Saved entries
+--
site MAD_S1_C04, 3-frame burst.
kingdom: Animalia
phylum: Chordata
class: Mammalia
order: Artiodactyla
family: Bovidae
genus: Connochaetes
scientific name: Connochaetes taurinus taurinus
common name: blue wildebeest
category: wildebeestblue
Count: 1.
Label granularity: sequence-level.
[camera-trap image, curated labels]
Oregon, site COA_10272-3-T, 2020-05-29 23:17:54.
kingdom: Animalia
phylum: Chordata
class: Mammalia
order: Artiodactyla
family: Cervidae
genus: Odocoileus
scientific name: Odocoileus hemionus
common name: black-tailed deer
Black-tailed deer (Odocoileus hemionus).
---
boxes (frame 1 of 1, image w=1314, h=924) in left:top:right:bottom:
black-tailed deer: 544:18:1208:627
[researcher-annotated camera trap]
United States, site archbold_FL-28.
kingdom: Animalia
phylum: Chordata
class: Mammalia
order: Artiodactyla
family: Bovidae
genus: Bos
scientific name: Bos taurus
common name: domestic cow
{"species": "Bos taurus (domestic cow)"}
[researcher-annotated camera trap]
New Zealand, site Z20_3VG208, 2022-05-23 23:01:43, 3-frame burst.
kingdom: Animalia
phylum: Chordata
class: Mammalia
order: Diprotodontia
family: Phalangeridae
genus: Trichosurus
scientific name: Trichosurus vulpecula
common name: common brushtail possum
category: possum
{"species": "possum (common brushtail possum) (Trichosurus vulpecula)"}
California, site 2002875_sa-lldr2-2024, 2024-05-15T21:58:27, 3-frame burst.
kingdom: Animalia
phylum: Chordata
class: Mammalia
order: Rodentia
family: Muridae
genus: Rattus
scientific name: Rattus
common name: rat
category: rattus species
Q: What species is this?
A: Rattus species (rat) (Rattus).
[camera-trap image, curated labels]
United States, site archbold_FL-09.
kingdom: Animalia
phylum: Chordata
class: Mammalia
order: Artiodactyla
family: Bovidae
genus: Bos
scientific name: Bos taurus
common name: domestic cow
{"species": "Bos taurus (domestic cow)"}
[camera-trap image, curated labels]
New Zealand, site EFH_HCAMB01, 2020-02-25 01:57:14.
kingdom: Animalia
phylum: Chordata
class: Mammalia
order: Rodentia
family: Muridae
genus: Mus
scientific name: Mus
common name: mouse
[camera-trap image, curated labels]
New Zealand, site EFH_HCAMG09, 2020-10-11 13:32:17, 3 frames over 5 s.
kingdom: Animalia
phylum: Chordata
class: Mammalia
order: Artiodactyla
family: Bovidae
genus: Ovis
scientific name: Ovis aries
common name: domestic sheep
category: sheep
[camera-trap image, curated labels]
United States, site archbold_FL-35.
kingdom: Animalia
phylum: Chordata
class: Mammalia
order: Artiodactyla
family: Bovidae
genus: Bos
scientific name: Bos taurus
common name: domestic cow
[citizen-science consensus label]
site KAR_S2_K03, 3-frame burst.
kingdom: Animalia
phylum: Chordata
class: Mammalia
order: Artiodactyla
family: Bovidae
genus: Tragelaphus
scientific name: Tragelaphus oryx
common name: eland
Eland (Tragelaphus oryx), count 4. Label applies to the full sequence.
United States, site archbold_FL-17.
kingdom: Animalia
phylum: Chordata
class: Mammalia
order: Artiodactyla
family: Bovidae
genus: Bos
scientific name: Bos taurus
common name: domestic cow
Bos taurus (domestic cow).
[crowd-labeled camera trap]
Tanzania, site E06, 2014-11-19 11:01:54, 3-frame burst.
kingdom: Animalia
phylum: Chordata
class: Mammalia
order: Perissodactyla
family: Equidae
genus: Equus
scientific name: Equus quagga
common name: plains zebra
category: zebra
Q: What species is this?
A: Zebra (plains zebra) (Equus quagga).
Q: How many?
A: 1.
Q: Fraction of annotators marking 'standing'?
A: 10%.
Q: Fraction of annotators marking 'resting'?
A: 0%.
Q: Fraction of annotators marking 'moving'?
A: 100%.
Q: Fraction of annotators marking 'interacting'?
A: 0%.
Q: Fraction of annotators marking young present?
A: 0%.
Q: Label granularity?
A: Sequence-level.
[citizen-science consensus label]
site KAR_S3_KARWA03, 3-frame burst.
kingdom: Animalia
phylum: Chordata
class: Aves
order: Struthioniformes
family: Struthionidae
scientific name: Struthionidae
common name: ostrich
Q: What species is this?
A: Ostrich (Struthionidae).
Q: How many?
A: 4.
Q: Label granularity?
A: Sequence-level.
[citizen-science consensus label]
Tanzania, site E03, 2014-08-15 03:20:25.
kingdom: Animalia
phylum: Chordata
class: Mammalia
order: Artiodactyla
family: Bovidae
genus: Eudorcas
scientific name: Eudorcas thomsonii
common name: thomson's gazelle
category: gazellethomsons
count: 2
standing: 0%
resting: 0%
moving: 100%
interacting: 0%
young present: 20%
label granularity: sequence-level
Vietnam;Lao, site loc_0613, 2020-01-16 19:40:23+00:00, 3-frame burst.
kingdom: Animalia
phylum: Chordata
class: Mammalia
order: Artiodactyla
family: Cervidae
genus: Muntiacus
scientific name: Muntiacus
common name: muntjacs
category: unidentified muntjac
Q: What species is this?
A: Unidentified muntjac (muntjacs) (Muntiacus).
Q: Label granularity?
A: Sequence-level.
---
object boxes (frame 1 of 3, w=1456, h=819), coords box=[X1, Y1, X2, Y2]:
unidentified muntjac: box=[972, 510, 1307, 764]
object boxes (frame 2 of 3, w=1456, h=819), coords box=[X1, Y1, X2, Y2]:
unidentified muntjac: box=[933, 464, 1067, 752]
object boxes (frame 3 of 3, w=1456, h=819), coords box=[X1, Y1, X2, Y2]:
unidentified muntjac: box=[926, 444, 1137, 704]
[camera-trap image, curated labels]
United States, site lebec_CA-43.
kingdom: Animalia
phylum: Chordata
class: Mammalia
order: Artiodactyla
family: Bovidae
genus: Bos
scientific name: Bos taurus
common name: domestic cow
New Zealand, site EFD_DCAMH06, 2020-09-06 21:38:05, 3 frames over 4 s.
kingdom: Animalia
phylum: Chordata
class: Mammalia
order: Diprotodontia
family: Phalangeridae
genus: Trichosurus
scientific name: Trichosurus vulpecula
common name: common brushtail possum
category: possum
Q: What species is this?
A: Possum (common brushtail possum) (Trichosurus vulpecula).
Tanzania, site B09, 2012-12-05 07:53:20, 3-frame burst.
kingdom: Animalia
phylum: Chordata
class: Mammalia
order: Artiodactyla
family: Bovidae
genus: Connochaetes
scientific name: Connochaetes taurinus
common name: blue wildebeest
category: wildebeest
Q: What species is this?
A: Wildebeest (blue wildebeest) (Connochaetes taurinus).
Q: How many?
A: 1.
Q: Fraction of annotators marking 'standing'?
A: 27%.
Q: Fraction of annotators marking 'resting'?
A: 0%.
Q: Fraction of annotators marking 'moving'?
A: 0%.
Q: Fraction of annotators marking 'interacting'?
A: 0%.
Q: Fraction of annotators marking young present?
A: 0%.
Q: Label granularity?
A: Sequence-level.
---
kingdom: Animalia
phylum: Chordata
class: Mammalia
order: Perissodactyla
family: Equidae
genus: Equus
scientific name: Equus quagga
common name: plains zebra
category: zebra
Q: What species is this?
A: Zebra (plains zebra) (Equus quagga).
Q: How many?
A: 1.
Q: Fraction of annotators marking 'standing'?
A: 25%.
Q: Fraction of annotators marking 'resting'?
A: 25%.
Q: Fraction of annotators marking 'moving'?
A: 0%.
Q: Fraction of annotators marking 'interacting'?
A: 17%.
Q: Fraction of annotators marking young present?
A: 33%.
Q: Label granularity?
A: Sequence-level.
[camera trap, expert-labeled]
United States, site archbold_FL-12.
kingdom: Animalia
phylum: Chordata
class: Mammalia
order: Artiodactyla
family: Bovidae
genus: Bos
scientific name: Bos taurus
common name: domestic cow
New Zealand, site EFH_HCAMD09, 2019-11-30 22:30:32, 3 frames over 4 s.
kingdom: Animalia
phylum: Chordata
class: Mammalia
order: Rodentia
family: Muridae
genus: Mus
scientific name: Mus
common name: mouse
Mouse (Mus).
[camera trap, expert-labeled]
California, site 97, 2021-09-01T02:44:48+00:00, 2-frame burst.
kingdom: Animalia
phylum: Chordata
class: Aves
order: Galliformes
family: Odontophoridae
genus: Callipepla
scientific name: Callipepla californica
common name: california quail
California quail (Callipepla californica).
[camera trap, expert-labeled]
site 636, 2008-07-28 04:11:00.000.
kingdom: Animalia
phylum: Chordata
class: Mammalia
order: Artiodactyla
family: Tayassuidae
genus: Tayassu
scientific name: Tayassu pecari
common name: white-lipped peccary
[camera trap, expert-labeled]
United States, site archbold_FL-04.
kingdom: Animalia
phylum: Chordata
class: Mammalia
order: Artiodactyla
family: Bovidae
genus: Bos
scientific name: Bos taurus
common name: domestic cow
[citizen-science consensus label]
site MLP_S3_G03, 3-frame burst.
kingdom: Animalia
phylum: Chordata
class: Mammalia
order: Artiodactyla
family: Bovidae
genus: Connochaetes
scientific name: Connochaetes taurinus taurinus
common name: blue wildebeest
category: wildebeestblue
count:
+--
### What you will do
Throughout the data above, copy all lines where the word "over" is found.

### Answer to this problem
New Zealand, site EFH_HCAMG09, 2020-10-11 13:32:17, 3 frames over 5 s.
New Zealand, site EFD_DCAMH06, 2020-09-06 21:38:05, 3 frames over 4 s.
New Zealand, site EFH_HCAMD09, 2019-11-30 22:30:32, 3 frames over 4 s.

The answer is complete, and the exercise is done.